Bon loved writing about Cadillacs. He mentions them in “Rocker” off the Australian version of TNT and the international release of Dirty Deeds Done Dirt Cheap: Got slicked black hair / Skin tight jeans / Cadillac car and a teenage dream.

Then you get to “Back in Black”. Bon’s dead but the lyrics have this spooky connection to “Down Payment Blues”: Back in the back / Of a Cadillac / Number one with a bullet, I’m a power pack.

Why was Brian singing about riding around in Cadillacs? He’d just joined AC/DC, wasn’t earning a lot and was on his best behavior. Bon had a reason to be singing about money. He was writing all the songs and just had a breakthrough album with Highway to Hell. Which begs the question: Could Bon also have written or part written the lyrics to “Back in Black”?

Bon’s late mother Isa said in 2006: “The last time we saw him was Christmas ’79, two months before he died. [Bon] told me he was working on the Back in Black album and that that was going to be it; that he was going to be a millionaire.”

7. “You Shook Me All Night Long”
(Back in Black, 1980)

Everyone knows and loves this song; it’s played everywhere. Shania Twain and Celine Dion have covered it. It’s one of AC/DC’s standbys. But who wrote it?

Former Mötley Crüe manager Doug Thaler is convinced Bon Scott, who’d passed away before the album was recorded, being replaced by Brian Johnson, wrote the lyrics. In fact he told me, “You can bet your life that Bon Scott wrote the lyrics to ‘You Shook Me All Night Long’.” That’s a pretty strong statement from a guy who used to be AC/DC’s American booking agent and knew the band intimately. I look into this claim in some depth in the book and draw my own conclusions.

I’m convinced Bon wrote it. In my opinion only Bon would have written a line like “She told me to come but I was already there.” Brian never matched the verve or wit of Bon in his lyrics and it’s why I think so much of AC/DC’s mid-'80s output suffers even when the guitar work of the Youngs was as good as it ever was.

But what’s also really interesting about this song in light of the recent hullabaloo over Taurus and Led Zeppelin is how much the opening guitar riff sounds similar to Head East’s “Never Been Any Reason”. I didn’t know a hell of a lot about Head East before I started working on this book, but came across “Never Been Any Reason” in the process of doing my research and was blown away when I heard it for the first time.
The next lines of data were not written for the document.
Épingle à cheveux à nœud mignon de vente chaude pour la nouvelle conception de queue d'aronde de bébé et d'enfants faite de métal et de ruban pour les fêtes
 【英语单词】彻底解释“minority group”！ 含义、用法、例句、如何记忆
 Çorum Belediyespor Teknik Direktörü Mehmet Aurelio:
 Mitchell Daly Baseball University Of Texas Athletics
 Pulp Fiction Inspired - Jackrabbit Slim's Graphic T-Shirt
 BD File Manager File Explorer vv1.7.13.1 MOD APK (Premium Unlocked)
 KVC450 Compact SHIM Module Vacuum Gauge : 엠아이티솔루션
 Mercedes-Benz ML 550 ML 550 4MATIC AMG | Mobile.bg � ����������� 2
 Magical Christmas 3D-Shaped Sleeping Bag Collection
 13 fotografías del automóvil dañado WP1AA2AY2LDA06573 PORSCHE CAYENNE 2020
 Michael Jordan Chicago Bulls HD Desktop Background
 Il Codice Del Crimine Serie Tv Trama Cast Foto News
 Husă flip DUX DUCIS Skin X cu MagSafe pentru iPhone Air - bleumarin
AC/DC opened for Head East in Milwaukee in 1977. So the two bands crossed paths.

6. “Rock ’N’ Roll Damnation”
(Powerage, 1978)

It’s hard to get my head around the fact Mick Wall, the British rock writer and author of AC/DC: Hell Ain’t a Bad Place to Be, called this “a two-bit piece of head-bopping guff.” Not sure what track he was listening to when he wrote that -- maybe he was having a bad day -- but for me it’s one of the last of AC/DC’s classic boogie tracks and probably the best.

Mark Evans loves it almost as much as he loves “Highway to Hell". It has everything you want in an AC/DC song plus shakers, tambourines and handclaps, a real Motown touch that George Young and Harry Vanda brought to bear on the recording. They did something similar with the John Paul Young hit “Love Is in the Air”. Percussion was an underlying feature of many early AC/DC songs. This one really grooves. I never get tired of hearing it.

“Rock ’n’ Roll Damnation” was AC/DC’s first hit in the UK charts and a lot of the credit has to go to Michael Klenfner, best known as the fat guy with the moustache who stops Jake and Elwood backstage in the final reel of The Blues Brothers and offers them a recording contract. He was senior vice-president at Atlantic at the time, and insisted the band go back and record a radio-worthy single after they delivered the first cut of Powerage to New York.

Michael was a real champion of AC/DC behind the scenes at Atlantic, and never got the recognition he was due while he was still alive (he passed away in 2009). He ended up having a falling out with Atlantic president Jerry Greenberg over the choice of producer for Highway to Hell and got fired. But it was Klenfner who arguably did more for the band than anyone else while they were at Atlantic. His story deserves to be known by the fans.